▸ **Goal of the exercise**:
Work through the data below and give the number of lines holding the word "growing", without any other text.

▸ **Dataset records**:
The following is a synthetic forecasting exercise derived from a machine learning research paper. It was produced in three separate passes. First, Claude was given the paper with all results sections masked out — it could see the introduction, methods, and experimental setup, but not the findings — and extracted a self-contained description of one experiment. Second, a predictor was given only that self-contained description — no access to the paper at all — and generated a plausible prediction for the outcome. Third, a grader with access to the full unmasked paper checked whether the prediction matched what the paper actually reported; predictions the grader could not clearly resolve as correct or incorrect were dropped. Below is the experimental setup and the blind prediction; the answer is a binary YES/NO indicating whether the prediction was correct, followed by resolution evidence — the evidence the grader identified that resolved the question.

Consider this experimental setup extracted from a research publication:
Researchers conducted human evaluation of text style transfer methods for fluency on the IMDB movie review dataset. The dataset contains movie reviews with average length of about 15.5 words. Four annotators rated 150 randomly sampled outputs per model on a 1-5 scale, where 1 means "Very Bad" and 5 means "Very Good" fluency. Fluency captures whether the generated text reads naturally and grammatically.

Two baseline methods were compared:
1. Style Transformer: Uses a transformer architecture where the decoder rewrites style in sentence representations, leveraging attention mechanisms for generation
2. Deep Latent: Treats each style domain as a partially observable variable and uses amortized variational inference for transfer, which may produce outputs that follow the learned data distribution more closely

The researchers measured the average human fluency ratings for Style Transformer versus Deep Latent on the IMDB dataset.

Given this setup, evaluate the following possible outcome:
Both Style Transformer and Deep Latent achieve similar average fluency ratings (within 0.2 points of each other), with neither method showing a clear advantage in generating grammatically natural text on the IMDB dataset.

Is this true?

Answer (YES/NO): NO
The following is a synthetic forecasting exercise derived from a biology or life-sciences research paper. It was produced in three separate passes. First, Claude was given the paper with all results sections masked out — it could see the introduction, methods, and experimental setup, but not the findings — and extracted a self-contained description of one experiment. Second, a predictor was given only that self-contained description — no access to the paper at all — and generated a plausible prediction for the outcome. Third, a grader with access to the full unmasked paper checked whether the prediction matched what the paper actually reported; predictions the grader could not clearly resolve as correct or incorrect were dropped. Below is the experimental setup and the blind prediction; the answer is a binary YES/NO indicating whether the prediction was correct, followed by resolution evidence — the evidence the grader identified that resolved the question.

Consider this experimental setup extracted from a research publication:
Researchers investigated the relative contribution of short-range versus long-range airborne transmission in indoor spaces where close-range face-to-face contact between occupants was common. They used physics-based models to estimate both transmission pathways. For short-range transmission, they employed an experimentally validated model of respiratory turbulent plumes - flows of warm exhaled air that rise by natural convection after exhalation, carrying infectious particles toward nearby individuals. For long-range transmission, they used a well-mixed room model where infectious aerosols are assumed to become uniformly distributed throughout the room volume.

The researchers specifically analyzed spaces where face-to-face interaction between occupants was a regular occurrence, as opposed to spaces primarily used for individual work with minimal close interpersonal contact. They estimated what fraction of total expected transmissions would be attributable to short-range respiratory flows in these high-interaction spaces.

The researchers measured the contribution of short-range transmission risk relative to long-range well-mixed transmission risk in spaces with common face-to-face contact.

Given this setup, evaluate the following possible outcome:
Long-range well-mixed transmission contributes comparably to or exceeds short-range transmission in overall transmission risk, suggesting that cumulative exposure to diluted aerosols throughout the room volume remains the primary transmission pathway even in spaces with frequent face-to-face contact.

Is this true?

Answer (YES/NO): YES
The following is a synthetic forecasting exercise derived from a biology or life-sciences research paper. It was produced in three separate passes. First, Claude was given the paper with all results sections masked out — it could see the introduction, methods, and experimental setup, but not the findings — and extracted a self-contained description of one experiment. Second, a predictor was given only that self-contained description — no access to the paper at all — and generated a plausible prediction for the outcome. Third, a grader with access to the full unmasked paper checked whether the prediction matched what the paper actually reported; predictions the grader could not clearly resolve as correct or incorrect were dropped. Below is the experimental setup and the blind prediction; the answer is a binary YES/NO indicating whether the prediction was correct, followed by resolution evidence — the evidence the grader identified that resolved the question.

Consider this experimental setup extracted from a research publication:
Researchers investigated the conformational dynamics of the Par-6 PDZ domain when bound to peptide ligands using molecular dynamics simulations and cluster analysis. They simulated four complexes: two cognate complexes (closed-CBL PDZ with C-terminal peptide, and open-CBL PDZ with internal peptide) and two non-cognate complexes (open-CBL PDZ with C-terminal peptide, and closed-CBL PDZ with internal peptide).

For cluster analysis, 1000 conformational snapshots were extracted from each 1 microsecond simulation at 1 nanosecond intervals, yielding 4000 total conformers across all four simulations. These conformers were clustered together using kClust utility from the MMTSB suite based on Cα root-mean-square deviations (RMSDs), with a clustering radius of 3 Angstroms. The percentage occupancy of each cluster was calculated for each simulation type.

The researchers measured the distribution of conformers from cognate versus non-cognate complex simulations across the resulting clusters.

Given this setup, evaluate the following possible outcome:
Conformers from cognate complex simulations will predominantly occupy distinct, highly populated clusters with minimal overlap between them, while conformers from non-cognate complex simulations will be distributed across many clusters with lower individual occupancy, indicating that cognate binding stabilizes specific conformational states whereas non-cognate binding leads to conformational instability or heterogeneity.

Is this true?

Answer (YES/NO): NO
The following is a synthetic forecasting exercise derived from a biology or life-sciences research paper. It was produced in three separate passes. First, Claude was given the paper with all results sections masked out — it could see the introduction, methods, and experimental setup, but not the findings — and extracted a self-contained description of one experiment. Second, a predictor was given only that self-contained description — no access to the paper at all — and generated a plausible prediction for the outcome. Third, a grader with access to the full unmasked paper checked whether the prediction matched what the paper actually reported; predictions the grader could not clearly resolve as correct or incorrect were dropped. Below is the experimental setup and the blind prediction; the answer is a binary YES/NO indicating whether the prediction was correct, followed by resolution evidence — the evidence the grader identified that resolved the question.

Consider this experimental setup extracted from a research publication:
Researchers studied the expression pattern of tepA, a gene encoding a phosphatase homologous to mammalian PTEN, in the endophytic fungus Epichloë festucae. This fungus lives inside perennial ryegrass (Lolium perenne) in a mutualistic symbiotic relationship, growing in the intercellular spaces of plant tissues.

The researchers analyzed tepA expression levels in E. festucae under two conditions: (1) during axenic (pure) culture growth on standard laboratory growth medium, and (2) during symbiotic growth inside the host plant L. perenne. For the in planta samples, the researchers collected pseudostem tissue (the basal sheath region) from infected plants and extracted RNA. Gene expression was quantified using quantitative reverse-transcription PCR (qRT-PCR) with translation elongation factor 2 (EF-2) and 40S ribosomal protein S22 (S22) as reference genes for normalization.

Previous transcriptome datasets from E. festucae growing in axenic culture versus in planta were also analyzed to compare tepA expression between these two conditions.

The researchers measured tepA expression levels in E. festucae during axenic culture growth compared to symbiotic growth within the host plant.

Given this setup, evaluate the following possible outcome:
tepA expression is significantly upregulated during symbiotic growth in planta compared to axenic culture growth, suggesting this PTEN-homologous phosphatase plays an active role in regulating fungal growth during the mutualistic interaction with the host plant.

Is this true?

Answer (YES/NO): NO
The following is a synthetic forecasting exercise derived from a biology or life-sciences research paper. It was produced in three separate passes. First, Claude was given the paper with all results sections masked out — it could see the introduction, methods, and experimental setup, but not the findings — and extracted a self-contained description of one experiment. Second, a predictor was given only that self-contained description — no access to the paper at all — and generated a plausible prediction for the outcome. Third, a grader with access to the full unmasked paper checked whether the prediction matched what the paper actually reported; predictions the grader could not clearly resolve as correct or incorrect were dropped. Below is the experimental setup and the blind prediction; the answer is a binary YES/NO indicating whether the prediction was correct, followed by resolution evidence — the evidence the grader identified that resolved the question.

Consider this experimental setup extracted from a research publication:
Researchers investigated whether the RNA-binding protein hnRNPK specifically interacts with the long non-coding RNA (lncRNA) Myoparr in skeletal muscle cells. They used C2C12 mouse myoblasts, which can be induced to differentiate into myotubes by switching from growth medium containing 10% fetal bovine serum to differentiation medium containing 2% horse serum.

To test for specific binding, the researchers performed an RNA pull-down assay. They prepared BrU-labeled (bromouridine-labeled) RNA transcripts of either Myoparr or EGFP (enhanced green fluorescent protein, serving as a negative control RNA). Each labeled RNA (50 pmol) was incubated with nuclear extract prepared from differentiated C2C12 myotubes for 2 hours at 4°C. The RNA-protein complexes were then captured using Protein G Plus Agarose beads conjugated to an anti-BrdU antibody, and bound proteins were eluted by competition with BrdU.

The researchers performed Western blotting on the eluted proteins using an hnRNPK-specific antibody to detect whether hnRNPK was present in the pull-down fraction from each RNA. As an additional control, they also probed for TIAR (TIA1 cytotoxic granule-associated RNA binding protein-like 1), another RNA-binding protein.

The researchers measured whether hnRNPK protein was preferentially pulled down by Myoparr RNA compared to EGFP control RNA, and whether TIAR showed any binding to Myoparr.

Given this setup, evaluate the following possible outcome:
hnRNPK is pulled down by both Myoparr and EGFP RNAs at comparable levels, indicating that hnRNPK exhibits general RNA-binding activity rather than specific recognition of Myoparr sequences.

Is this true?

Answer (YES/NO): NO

▸ **Result of this task**:
2